Exercise aim:
Every entry should be repeated exactly. Omit the pictures.

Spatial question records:
* Begin *
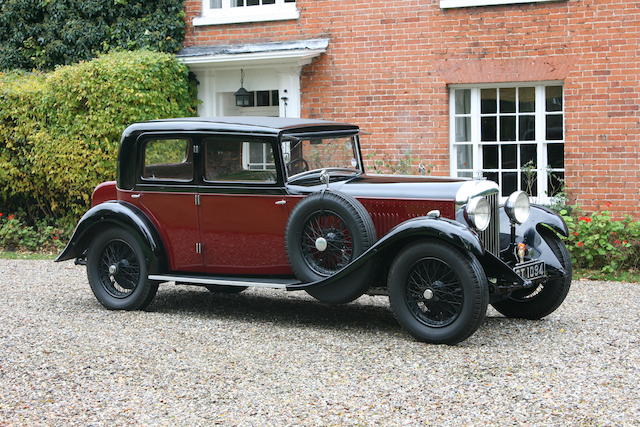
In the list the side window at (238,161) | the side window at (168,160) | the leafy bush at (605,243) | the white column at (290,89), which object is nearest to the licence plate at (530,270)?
Answer: the side window at (238,161)

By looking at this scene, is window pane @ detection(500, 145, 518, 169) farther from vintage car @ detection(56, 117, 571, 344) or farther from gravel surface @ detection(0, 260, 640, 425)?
vintage car @ detection(56, 117, 571, 344)

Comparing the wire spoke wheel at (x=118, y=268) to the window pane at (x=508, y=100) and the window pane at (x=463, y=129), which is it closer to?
the window pane at (x=463, y=129)

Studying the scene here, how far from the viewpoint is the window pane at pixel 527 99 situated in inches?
463

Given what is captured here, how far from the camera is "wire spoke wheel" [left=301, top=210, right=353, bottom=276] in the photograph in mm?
6902

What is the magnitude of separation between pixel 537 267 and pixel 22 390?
12.4 ft

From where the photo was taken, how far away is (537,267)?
689cm

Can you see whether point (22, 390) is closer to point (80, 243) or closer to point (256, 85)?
point (80, 243)

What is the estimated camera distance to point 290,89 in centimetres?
1288

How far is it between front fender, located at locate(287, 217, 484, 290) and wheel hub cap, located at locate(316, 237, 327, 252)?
239 millimetres

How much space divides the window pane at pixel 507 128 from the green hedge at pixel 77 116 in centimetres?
453

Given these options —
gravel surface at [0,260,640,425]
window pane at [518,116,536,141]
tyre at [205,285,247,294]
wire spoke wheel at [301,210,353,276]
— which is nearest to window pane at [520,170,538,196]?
window pane at [518,116,536,141]

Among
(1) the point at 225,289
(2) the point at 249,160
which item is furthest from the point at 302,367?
(1) the point at 225,289

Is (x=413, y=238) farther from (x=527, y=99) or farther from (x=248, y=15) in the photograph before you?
(x=248, y=15)

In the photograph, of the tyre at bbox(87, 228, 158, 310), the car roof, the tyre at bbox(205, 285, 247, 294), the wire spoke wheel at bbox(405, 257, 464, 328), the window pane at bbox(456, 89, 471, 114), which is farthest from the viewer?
the window pane at bbox(456, 89, 471, 114)
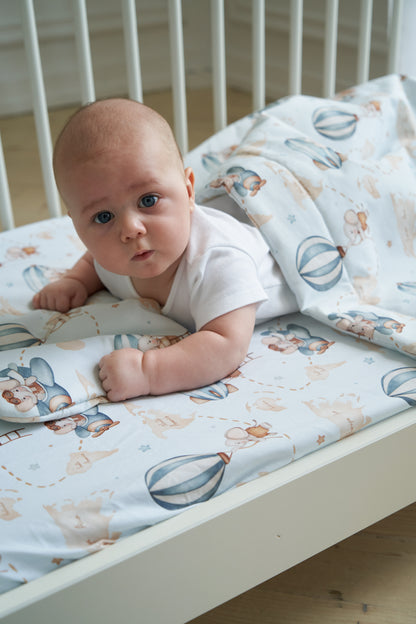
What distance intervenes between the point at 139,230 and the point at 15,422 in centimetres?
25

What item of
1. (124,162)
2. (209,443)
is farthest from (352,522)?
(124,162)

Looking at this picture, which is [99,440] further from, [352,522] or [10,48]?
[10,48]

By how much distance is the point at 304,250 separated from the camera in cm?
93

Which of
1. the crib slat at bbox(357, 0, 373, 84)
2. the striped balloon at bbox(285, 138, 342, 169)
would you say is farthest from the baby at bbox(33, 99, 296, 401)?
the crib slat at bbox(357, 0, 373, 84)

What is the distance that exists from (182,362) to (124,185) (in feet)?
0.68

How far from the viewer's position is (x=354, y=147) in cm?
112

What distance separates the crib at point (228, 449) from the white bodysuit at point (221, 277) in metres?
0.03

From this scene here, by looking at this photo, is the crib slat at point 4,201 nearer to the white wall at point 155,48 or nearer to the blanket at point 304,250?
the blanket at point 304,250

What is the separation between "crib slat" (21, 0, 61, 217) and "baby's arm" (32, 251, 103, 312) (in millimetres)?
292

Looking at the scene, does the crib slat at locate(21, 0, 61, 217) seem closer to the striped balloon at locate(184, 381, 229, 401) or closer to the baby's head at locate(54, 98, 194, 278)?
the baby's head at locate(54, 98, 194, 278)

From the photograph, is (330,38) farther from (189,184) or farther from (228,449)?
(228,449)

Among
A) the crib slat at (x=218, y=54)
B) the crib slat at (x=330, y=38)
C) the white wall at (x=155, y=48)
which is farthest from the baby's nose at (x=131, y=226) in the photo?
the white wall at (x=155, y=48)

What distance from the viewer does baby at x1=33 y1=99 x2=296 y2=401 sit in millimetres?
774

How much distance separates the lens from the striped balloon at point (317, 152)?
1018 mm
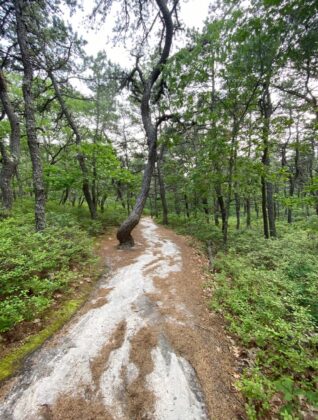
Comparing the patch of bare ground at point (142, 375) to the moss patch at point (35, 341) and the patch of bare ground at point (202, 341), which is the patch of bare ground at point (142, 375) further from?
the moss patch at point (35, 341)

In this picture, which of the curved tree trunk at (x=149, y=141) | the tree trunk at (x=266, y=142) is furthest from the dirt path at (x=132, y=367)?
the tree trunk at (x=266, y=142)

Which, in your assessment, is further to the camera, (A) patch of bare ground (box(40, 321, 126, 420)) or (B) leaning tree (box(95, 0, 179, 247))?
(B) leaning tree (box(95, 0, 179, 247))

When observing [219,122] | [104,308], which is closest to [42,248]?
[104,308]

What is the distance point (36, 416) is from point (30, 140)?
23.2 feet

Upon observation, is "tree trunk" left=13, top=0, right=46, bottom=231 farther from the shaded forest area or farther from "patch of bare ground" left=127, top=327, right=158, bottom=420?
"patch of bare ground" left=127, top=327, right=158, bottom=420

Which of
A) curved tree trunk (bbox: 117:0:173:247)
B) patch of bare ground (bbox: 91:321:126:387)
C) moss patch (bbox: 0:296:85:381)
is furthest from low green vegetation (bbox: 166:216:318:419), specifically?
curved tree trunk (bbox: 117:0:173:247)

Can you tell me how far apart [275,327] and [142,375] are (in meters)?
2.31

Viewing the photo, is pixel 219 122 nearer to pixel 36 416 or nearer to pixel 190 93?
pixel 190 93

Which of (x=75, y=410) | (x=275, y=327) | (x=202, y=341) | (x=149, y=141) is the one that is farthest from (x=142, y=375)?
(x=149, y=141)

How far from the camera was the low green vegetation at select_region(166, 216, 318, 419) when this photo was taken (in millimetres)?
2246

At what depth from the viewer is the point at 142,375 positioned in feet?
7.92

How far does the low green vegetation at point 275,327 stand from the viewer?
225cm

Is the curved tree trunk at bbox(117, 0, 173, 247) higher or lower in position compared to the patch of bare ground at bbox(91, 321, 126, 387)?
higher

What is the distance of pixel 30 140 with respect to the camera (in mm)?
6547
* End *
Written solution:
In the list the side window at (238,161) | the side window at (168,160) | the leafy bush at (605,243) | the white column at (290,89), which object is nearest to the licence plate at (530,270)?
Answer: the side window at (238,161)

By looking at this scene, is window pane @ detection(500, 145, 518, 169) farther from vintage car @ detection(56, 117, 571, 344) or farther from gravel surface @ detection(0, 260, 640, 425)?
vintage car @ detection(56, 117, 571, 344)

Comparing the wire spoke wheel at (x=118, y=268) to the window pane at (x=508, y=100) and the window pane at (x=463, y=129), which is it closer to?
the window pane at (x=463, y=129)

Studying the scene here, how far from the viewpoint is the window pane at pixel 527 99 situated in inches?
463

Given what is captured here, how far from the camera is "wire spoke wheel" [left=301, top=210, right=353, bottom=276] in the photograph in mm?
6902

What is the magnitude of separation between pixel 537 267 and pixel 22 390?
12.4 ft

From where the photo was taken, how far away is (537,267)?
689cm

Can you see whether point (22, 390) is closer to point (80, 243) or closer to point (256, 85)?
point (80, 243)

What is the estimated camera distance to point 290,89 in centimetres?
1288

How far is it between front fender, located at locate(287, 217, 484, 290) and wheel hub cap, located at locate(316, 237, 327, 252)?
239 millimetres

How much space divides the window pane at pixel 507 128 from the green hedge at pixel 77 116 in centimetres?
453

Given these options —
gravel surface at [0,260,640,425]
window pane at [518,116,536,141]
tyre at [205,285,247,294]
wire spoke wheel at [301,210,353,276]
— which is nearest to window pane at [520,170,538,196]?
window pane at [518,116,536,141]

Among
(1) the point at 225,289
(2) the point at 249,160
which item is furthest from the point at 302,367?
(1) the point at 225,289

Is (x=413, y=238) farther from (x=527, y=99) or farther from (x=248, y=15) in the photograph before you?
(x=248, y=15)

In the photograph, of the tyre at bbox(87, 228, 158, 310), the car roof, the tyre at bbox(205, 285, 247, 294), the wire spoke wheel at bbox(405, 257, 464, 328), the window pane at bbox(456, 89, 471, 114), which is farthest from the viewer?
the window pane at bbox(456, 89, 471, 114)
What distance intervenes between the point at 139,230 and the point at 15,422 in centimetres?
25

What item of
1. (124,162)
2. (209,443)
is farthest from (352,522)?
(124,162)

Looking at this picture, which is [99,440] further from, [352,522] or [10,48]?
[10,48]

By how much distance is the point at 304,250 separated from the camera in cm?
93

Which of
1. the crib slat at bbox(357, 0, 373, 84)
2. the striped balloon at bbox(285, 138, 342, 169)
would you say is farthest from the baby at bbox(33, 99, 296, 401)?
the crib slat at bbox(357, 0, 373, 84)

What is the distance that exists from (182,362) to (124,185) (in feet)?
0.68

How far from the viewer's position is (x=354, y=147) in cm?
112

What distance separates the crib at point (228, 449) from the white bodysuit at point (221, 277) in metres?
0.03

From this scene here, by looking at this photo, is the crib slat at point 4,201 nearer to the white wall at point 155,48 or nearer to the blanket at point 304,250?
the blanket at point 304,250

What is the separation between "crib slat" (21, 0, 61, 217) and "baby's arm" (32, 251, 103, 312) (in millimetres)?
292

Looking at the scene, does the crib slat at locate(21, 0, 61, 217) seem closer to the striped balloon at locate(184, 381, 229, 401) or closer to the baby's head at locate(54, 98, 194, 278)?
the baby's head at locate(54, 98, 194, 278)

From the photograph, is (330,38) farther from (189,184) or farther from (228,449)?
(228,449)

Among
A) the crib slat at (x=218, y=54)
B) the crib slat at (x=330, y=38)
C) the white wall at (x=155, y=48)
which is farthest from the baby's nose at (x=131, y=226) in the photo?
the white wall at (x=155, y=48)

What distance from the viewer does baby at x1=33 y1=99 x2=296 y2=401 sit in millimetres?
774

How much distance separates the lens from the striped balloon at point (317, 152)?
1018 mm
Comparing the patch of bare ground at point (142, 375) to the moss patch at point (35, 341) and the patch of bare ground at point (202, 341), which is the patch of bare ground at point (142, 375) further from?
the moss patch at point (35, 341)

In this picture, which of the curved tree trunk at (x=149, y=141) | the tree trunk at (x=266, y=142) is furthest from the dirt path at (x=132, y=367)?
the tree trunk at (x=266, y=142)

Which, in your assessment, is further to the camera, (A) patch of bare ground (box(40, 321, 126, 420)) or (B) leaning tree (box(95, 0, 179, 247))?
(B) leaning tree (box(95, 0, 179, 247))

When observing [219,122] | [104,308], which is closest to [42,248]?
[104,308]

What is the distance point (36, 416) is from point (30, 140)?
23.2 feet

Upon observation, is "tree trunk" left=13, top=0, right=46, bottom=231 farther from the shaded forest area or farther from "patch of bare ground" left=127, top=327, right=158, bottom=420?
"patch of bare ground" left=127, top=327, right=158, bottom=420

Which of
A) curved tree trunk (bbox: 117:0:173:247)
B) patch of bare ground (bbox: 91:321:126:387)
C) moss patch (bbox: 0:296:85:381)
is furthest from low green vegetation (bbox: 166:216:318:419), specifically?
curved tree trunk (bbox: 117:0:173:247)

Can you tell me how far apart [275,327] and [142,375] are (in meters)?
2.31

Viewing the photo, is pixel 219 122 nearer to pixel 36 416 or nearer to pixel 190 93?
pixel 190 93

Which of (x=75, y=410) | (x=275, y=327) | (x=202, y=341) | (x=149, y=141) is the one that is farthest from (x=142, y=375)?
(x=149, y=141)

How far from the camera was the low green vegetation at select_region(166, 216, 318, 419) when this photo was taken (in millimetres)?
2246

At what depth from the viewer is the point at 142,375 positioned in feet?
7.92

How far does the low green vegetation at point 275,327 stand from the viewer?
225cm

Is the curved tree trunk at bbox(117, 0, 173, 247) higher or lower in position compared to the patch of bare ground at bbox(91, 321, 126, 387)?
higher

What is the distance of pixel 30 140 with respect to the camera (in mm)?
6547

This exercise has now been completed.